WEST ALEXANDRIA — Village Council passed readings of ordinances concerning drugs, rules regarding social media usage, and a planned levy to increase funding for the police department during its regular monthly meeting Monday, March 15.
Fiscal officer Shaylie Werner briefly discussed Fire Chief John Glander’s written response to a complaint letter from the Ohio Bureau of Worker’s Compensation (BWC) Division of Safety and Hygiene near the top of Monday’s meeting.
The letter, dated Jan. 26, states that “one or more employees” of the West Alexandria Fire Department have alleged hazardous working conditions, including employees operating an aerial lift mechanism without adequate training or fall protection and using grinders and cut saws without being provided with appropriate personal protective equipment.
The village must submit injury reports for the last five years before the BWC can process Chief Glander’s response, according to Werner.
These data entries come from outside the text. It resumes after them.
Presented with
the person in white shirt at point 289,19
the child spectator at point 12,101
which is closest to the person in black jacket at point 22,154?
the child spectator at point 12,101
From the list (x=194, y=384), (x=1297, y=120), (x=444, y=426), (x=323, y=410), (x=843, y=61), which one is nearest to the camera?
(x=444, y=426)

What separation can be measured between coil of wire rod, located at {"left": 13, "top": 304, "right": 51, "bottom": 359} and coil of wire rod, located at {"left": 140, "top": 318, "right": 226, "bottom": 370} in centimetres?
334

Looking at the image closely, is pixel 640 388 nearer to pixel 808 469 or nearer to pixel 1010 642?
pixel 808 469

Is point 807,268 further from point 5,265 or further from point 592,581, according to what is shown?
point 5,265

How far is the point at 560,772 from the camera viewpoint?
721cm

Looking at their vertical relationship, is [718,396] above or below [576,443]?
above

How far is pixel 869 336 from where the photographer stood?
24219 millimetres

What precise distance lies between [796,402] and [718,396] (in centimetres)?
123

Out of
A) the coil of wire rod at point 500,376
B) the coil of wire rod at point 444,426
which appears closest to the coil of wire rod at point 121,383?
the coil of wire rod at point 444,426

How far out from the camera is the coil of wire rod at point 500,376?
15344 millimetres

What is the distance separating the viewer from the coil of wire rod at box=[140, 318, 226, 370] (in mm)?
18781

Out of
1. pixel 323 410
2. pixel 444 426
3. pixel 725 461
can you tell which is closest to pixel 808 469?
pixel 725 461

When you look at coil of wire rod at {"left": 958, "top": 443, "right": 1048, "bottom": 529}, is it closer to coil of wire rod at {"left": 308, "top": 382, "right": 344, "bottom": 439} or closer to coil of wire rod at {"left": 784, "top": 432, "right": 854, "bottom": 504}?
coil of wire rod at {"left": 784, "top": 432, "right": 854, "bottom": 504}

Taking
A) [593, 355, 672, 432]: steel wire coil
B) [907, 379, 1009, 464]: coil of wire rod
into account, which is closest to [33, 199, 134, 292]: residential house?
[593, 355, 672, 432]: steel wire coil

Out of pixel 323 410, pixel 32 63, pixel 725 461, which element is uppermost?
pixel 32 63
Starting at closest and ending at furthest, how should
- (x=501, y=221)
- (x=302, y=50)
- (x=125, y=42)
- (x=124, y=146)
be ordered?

Glander admitted during council’s Feb. 22 meeting that appropriate safety procedures had not always been followed.
“That’s true, and we’ll do a better job of providing PPE in the future,” Glander said.
Council approved the second reading of a use nuisance ordinance which would penalize landlords and other property owners in the village whose properties are repeatedly involved in drug-related offenses.
Council voted not to move forward with a previous version of the ordinance during its Monday, Oct. 19 meeting. If adopted, owners of properties found to be in violation would face a series of warnings and fines, and could even lose the ability to continue renting or residing at a property for a period of time.
Council voted to pass the second reading of the revised ordinance during Monday’s meeting, with council president Ashley Myers casting the lone “No” vote. A second vote to declare an emergency and waive the required third reading of the ordinance failed, however, with Myers and council member Holly Robbins voting against.
Social media controversy
Council also voted to approve the first reading of an ordinance establishing the Village of West Alexandria’s website and Facebook page as the only online public forums officially representing the village.
The ordinance, according to solicitor Aaron Glasgow, would protect the village against potential civil rights litigation by requiring council members with personal social media accounts to post a disclaimer stating that their views do not represent those of the municipality if they plan to regularly discuss village business.
Without the ordinance, Glasgow said, such discussions could legally constitute a public forum, meaning that the village could face lawsuits if residents’ comments are deleted or their views otherwise suppressed.
Mayor Hickey expressed concerns about certain council members’ statements on social media in January, saying he felt the statements were “a little misleading” and that they cast the village in a “disturbing” light.
Council members Dan Utsinger and Zach Shafer came out strongly in opposition to the ordinance.
“We’re going to ask every employee of this town to put a disclaimer on their Facebook page?” Utsinger asked. “Because that’s what this says, and to me that’s a dumb idea.”
Shafer, meanwhile, raised First Amendment concerns.
“I don’t see why we’re limiting our employees and elected officials in their free speech,” Shafer said. “Who’s got time to police what’s being commented on someone’s personal Facebook page? Who’s going to be the Facebook police?”
Glasgow insisted that the ordinance would only affect those who post about village-related business “on a regular basis,” however, and wouldn’t prevent them from posting whatever they wish as long as they include the disclaimer.
“The more you do, the closer you are to a public forum, especially when people are accessing it and debating,” Glasgow said.
Shafer said he felt the ordinance was being used as a form of censorship against certain council members, however. Utsinger expressed even stronger sentiments.
“I’m not putting a disclaimer on mine, no matter what happens,” he said.
The first reading of the measure passed by a margin of four to two, with Shafer and Utsinger voting against.
Police Department levy
Council previously debated placing a levy on the ballot to increase funding for the police department during a pair of special meetings held on Tuesday, Jan. 26 and Thursday, Jan. 28. The measure was defeated at that time.
Police Chief Tony Gasper addressed council about his department’s proposed 2021 budget during a pair of special meetings in Nov. 2020, stating that the planned reduction from $272,000 to $220,000 would compromise his ability to provide 24/7 police coverage.
The first reading of a resolution authorizing the village to place the levy on the ballot passed by a margin of four to two on Monday, however, with council members Myers and Robbins voting against. The levy is expected to go on the ballot in November pending the passage of subsequent readings.
West Alexandria Village Council meetings are held the third Monday of each month at 7 p.m. in the Fire & EMS Bldg located at 8 Marty Ln.